図2:ネットの資金需要(企業貯蓄率+財政収支)
(画像=出所:日銀、内閣府、クレディ・アグリコル証券)

以下は配信したアンダースローのまとめです

フルスペックの総裁選では保守派と若年層の支持で高市氏が有利(9月9日)

自民党は、石破首相・総裁の辞任の意向を受けた総裁選を、党員投票を含むフルスペックで実施することを決定した。日程については「22日告示、10月4日投開票」で行う方向で調整しており、10日に決定する方針だ。党所属国会議員の295票と党員票295票の計590票で争われる。過半数を超える候補が出なかった場合、上位二名の決選投票となる。決選投票は、国会議員の295票と、都道府県の47票(二名の内で党員票が多い方に加算)の計342票で争われる。
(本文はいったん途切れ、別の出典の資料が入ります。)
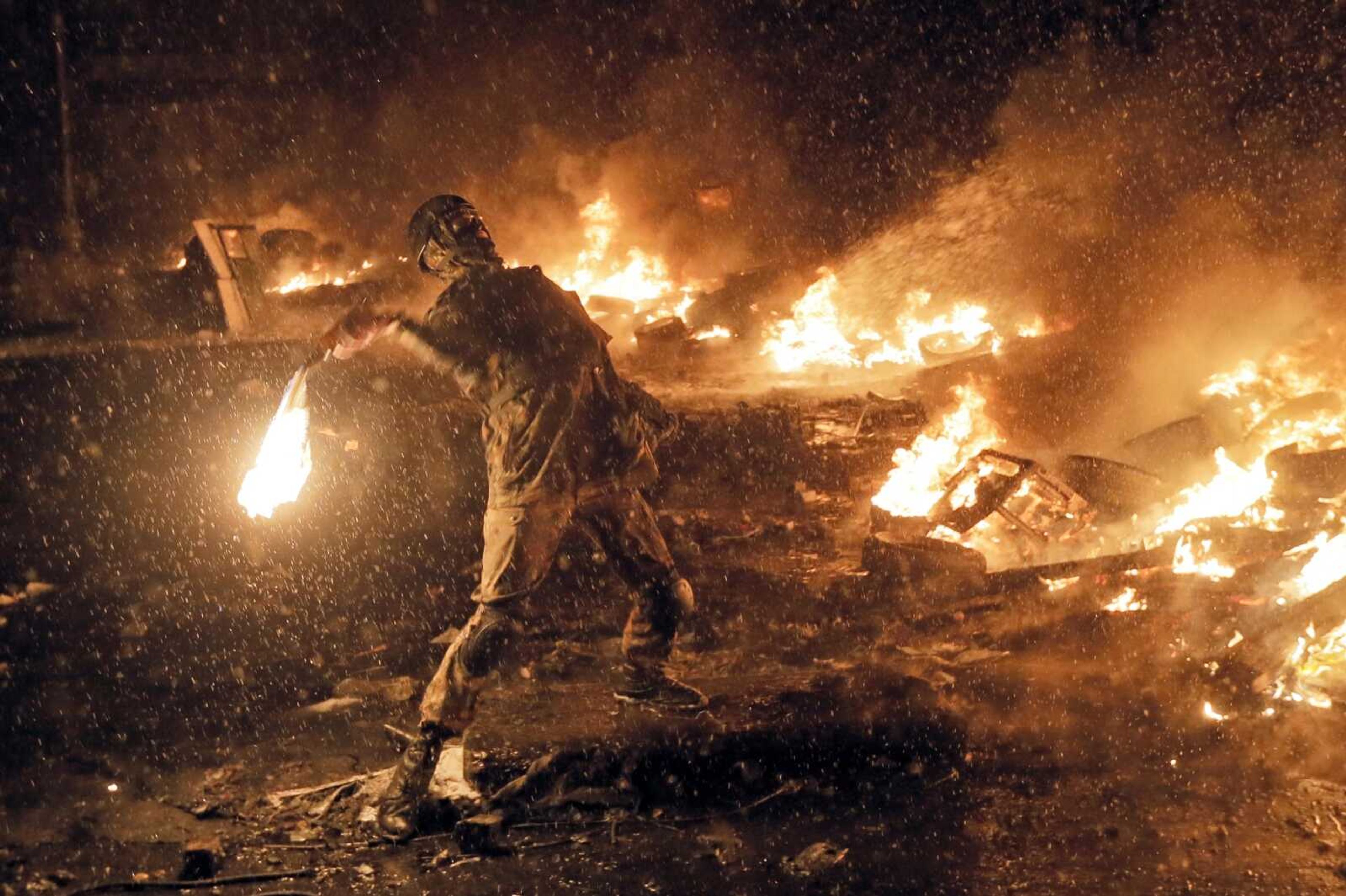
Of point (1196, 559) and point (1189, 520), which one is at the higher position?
point (1189, 520)

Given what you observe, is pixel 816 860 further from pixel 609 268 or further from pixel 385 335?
pixel 609 268

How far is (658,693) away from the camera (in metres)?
4.75

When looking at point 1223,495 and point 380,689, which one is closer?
point 380,689

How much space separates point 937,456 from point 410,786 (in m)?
5.38

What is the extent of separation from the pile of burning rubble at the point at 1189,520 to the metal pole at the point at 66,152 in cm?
946

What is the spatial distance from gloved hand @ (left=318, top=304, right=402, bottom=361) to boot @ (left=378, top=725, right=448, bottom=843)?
1674mm

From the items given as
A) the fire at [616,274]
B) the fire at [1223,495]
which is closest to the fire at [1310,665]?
the fire at [1223,495]

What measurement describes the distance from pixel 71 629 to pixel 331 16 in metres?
8.21

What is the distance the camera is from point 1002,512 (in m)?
7.03

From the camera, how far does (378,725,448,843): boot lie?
148 inches

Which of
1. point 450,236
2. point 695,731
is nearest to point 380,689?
point 695,731

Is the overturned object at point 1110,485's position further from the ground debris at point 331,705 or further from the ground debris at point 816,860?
the ground debris at point 331,705

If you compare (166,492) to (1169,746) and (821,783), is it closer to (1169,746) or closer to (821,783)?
(821,783)

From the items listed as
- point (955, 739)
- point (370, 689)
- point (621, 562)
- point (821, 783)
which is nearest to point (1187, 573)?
point (955, 739)
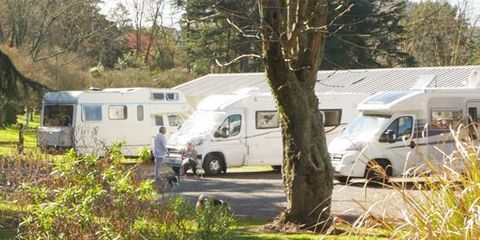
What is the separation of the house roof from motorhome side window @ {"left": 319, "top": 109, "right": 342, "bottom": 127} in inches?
43.0

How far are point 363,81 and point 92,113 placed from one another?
10681 mm

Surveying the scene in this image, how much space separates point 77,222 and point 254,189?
1477 centimetres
前回の総裁選で党員票を多く獲得した、高市前経済安保担当大臣と小泉農林水産大臣がフロントランナーであるとみられる。

自民党はこれまで、保守+積極的財政と、リベラル+財政再建を交互に掲げ、この流れにおいて石破総理は後者の路線に立ち、支持を失った。次期政権は保守+積極財政の方向に動く可能性が高いとみられる。家計の貯蓄率は過去最低水準にあるにもかかわらず、財政赤字はほぼ解消されており、財政支出と減税で、家計に所得を回すことが急務となっている。内需はまだ弱く、インフレは輸入物価の上昇によるコスト・プッシュの域を出ていない。円安の水準は、輸入物価の上昇をもたらす問題から、トランプ政権の関税に対するバッファーとしての虎の子に変わっていて、円安は争点にはならないだろう。自民党が直面している問題は、保守派と若年層の支持離れ、農業問題への批判、そして新自由主義政策からの転換の必要性である。政府の関与をできるだけ小さくしようとする新自由主義・緊縮財政から、社会・経済の課題解決に向けて政府と民間が連携して投資を拡大する新機軸・積極財政に、グローバルな転換が起こっている。
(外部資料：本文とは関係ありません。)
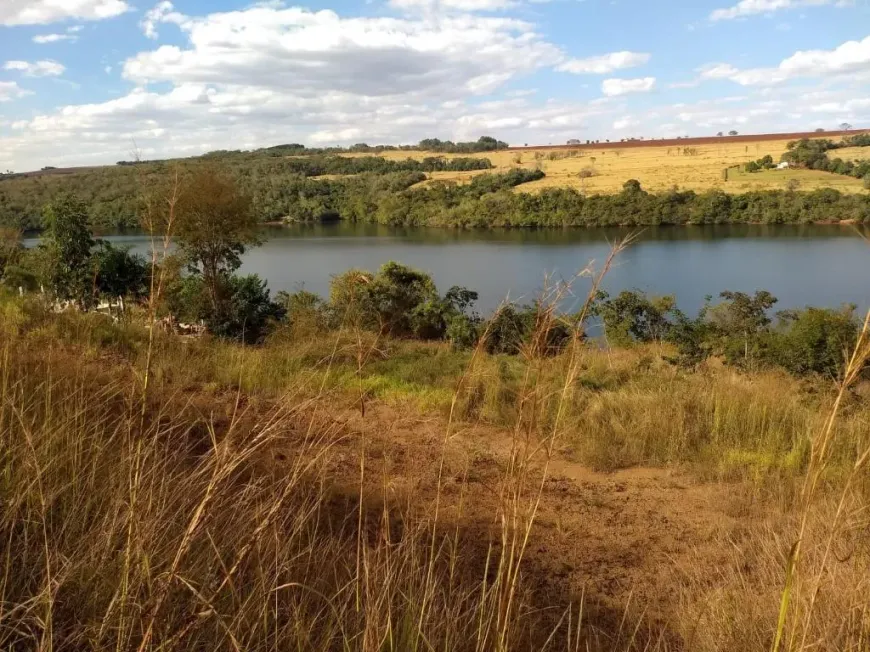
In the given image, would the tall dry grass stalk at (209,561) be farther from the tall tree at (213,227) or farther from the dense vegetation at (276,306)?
the tall tree at (213,227)

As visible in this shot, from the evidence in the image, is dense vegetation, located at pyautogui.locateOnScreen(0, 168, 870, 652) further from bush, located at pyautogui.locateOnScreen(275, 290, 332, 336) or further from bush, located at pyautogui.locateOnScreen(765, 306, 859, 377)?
bush, located at pyautogui.locateOnScreen(275, 290, 332, 336)

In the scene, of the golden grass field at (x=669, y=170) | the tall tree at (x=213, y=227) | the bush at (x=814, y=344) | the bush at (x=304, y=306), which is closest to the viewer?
the bush at (x=814, y=344)

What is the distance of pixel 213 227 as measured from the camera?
10.9m

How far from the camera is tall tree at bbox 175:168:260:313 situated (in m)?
10.6

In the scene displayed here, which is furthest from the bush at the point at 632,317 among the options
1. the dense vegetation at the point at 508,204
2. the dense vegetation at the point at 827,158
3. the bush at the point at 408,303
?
the dense vegetation at the point at 827,158

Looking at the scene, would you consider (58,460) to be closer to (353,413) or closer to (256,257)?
(353,413)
保守+積極財政への転換によって、このグローバルな潮流の変化に乗り、保守派と若年層からの支持を取り戻せるかどうかが、自民党の党勢が復調するのか、退潮を続けるのかを左右する。党員投票があるフルスペックの総裁選となり、幅広い支持層(保守派・若年層・反自由主義・積極財政派、農家、自動車産業)を束ねることで、党員票をもっとも多く獲得し、決選投票では議員票にも影響を与えるとみられ、保守+積極財政への転換によってグローバルな潮流の変化にのることができる高市氏が優位に立つだろう。初の女性首相として、高齢男性が支配する古い自民党からの決別も国民には好印象となるだろう。保守的な国家安全保障の考え方でも、安倍元首相の路線の継承として、米政権と協調できる。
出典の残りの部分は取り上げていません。